Daily Development for Friday, September 5, 2009
by: Patrick A. Randolph, Jr.
Elmer F. Pierson Professor of Law
UMKC School of Law
Of Counsel: Husch Blackwell Sanders
Kansas City, Missouri
ZONING AND LAND USE; PROCEDURES: In making a decision on a variance application, a zoning board cannot take into consideration prior misrepresentations made by the applicant as to its intended use or general community opposition based upon activities unrelated to the impact of the proposed variance.
Caspian Realty v. Zoning Bd. of Appeals, 842 N.Y.S.2d 887 (Sup. 2007).
Prior to constructing a building, the petitioner obtained approval from the Planning Board. After completing construction and receiving a certificate of occupancy, the petitioner was found to be in violation of zoning ordinances due to undisclosed and unapproved retail use - a furniture outlet - on the lower level. Petitioner argued that it in fact had disclosed that intended retail on the lower level, but the Board found, and the court affirmed, that in fact there had been a misrepresentation that the lower level would be used for storage.
The petitioner then sought area variances and parking variances similar to those that the Board had granted to retail furniture outlets in the past. It indicated it was willing to accept a restriction that it would limit its use to retail furniture sales.
The Zoning Board of Appeal, however, expressly took into consideration the fact that the petitioner earlier misrepresented its intended use of the lower level to the Planning Board. It stated that to grant the variance under such circumstances was against the public interest in that it would encourage lying by future applicants. The Board also took into account neighbors’ complaints about various annoying activities on the property, such as trucks arriving too early and improperly unloading, parking of commercial vehicles over night, etc. These activities did not relate to the lower level retail outlet, but to the lawful storage activities on the property.
The court acknowledged that a determination of a zoning board should be sustained if it does not have a rational basis and is not arbitrary and capricious and that the board must engage in a balancing test weighing the benefits to the applicant against the detriment to the community. Tut it also found that the basis for these conclusions must lie in the statutory standards under New York law. Further, the court could not deny variance benefits in one case that it had granted in another case without showing a rationale basis.
The court found that, although it did not condone misrepresentations, the Zoning Board of Appeals improperly considered the misrepresentations in its denial. Furthermore, the court found that the complaints were not associated with the zoning violations and the Zoning Board of Appeals did not properly consider an expert’s report. The court annulled the decision and remitted the matter for reconsideration.

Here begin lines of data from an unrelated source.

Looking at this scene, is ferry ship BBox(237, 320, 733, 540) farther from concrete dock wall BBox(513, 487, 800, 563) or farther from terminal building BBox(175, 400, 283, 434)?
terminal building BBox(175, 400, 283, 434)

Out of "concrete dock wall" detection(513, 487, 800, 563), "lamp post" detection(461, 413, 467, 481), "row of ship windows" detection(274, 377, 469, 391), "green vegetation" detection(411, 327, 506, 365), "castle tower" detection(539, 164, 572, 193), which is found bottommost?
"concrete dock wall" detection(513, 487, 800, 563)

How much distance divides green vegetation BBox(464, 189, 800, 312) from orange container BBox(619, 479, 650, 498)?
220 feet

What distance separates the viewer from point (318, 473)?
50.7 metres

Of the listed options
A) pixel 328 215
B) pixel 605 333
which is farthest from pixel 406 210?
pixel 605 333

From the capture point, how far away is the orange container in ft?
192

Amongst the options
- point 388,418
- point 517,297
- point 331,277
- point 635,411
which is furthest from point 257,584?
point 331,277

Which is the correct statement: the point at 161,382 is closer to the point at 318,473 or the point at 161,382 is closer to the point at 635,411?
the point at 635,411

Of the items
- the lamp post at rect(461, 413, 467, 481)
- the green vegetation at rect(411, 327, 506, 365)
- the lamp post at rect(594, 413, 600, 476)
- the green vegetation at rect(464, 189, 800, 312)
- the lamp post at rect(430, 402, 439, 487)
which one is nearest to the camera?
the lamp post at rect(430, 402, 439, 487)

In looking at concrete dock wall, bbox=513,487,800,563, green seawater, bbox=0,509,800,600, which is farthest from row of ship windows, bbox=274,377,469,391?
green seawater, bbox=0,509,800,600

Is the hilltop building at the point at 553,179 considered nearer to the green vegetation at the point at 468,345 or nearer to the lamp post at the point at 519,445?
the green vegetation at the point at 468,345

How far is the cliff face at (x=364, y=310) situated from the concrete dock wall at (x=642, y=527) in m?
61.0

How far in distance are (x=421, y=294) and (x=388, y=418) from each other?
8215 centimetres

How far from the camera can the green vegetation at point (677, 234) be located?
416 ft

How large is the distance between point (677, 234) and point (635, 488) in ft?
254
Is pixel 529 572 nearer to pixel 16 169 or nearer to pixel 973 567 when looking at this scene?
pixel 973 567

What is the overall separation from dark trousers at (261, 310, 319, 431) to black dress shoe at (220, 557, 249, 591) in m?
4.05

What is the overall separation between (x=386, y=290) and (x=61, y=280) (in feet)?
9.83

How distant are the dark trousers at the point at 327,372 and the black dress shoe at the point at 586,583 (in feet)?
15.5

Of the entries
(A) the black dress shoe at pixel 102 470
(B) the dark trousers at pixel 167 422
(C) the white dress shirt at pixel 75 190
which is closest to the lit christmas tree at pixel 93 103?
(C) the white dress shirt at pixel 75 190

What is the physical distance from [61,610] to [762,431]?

Comment: Good luck to the applicant on its next application. The granting of a variance is discretionary, and undoubtedly there are perfectly valid grounds that the zoning board could use to deny the variance. This is a case where a rattlesnake has been stirred. It will be hard to lull it back to sleep, even though the applicant may have felt quite righteous in that, in its view, it had fully disclosed everything originally and had not lied. In this situation, there is no good answer for the applicant.